In terms of flavor, your tongue is definitely primed to get on a few of the yucky chemicals which you shouldn’t be consuming. “If this tastes really gross, it may be formaldehyde,” Marcu says. Generally, if something tastes bad, you probably shouldn’t be vaping it.
Unfortunately, clean cannabis oil might not actually taste like cannabis. Most companies now add synthetic versions of the same organic compounds present in cannabis on their hash oil with the idea it will remind stoners of the pot they already know and love. However, understand that those additives might be producing carcinogens, especially at high temperatures.
Keep in mind that this really is all educated guesswork at best.
The scariest thing concerning the safety and health negative effects of using oil-filled weed vape pens is definitely how little we all know. The few studies that I’ve cited here are essentially just identifying known carcinogens that might get produced under certain temperatures – not letting us know how much of those carcinogens could possibly be safe to vapeopen from cheap vape pen starter kit with the electrical coil created in China.

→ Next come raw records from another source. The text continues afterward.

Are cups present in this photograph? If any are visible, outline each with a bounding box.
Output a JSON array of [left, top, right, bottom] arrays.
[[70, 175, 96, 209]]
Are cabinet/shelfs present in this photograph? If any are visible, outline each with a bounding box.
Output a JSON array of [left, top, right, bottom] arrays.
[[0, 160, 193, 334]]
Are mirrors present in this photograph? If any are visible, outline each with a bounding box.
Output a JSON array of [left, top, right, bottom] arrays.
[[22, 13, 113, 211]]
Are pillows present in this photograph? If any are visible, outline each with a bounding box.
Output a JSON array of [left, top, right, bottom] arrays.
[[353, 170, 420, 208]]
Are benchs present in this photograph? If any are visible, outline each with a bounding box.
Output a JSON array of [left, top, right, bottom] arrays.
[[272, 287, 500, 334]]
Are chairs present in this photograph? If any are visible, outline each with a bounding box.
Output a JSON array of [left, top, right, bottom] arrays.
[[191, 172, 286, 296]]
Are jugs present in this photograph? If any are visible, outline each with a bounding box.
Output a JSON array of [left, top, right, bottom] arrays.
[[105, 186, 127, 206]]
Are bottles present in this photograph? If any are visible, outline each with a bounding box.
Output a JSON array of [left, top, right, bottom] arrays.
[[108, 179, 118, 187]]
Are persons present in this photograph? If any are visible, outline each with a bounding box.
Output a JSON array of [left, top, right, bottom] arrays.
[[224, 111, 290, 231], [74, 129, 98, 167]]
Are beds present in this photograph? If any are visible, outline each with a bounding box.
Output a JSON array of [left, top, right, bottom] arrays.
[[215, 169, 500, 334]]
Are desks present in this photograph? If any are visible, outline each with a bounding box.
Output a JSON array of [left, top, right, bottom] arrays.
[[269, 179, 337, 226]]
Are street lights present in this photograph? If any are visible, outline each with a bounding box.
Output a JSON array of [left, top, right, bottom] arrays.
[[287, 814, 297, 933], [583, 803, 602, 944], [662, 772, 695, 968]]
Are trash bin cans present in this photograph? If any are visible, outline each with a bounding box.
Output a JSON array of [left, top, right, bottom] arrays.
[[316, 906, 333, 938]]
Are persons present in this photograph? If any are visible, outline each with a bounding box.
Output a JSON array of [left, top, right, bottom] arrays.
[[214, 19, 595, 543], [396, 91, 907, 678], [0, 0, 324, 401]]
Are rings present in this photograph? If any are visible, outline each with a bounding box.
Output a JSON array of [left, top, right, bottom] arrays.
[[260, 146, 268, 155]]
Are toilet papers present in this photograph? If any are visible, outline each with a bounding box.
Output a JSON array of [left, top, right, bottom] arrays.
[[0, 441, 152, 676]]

I asked Marcu whether he thought, at worst, vaping weed oil may be as bad for you as smoking cigarettes. “The data isn’t there yet, to check it to cigarettes,” he informed me. “Probably some vaporizers might not be any different than smoking cigarettes. Some are going to be superior in safety, and a few aren’t.”
Ever the scientist, Marcu shows that if you vape, you track your experiences in a journal. “Develop a rubric that makes sense for you,” he says. “It is possible to take note of exactly how much you’re consuming, taste, color, appearance, etc. Take pictures. Catalogue and compare the brands where you live.”
That’s right. We’re at the point with cannabis that you basically must experiment on yourself, and hope to get the best. So… best of luck on the market!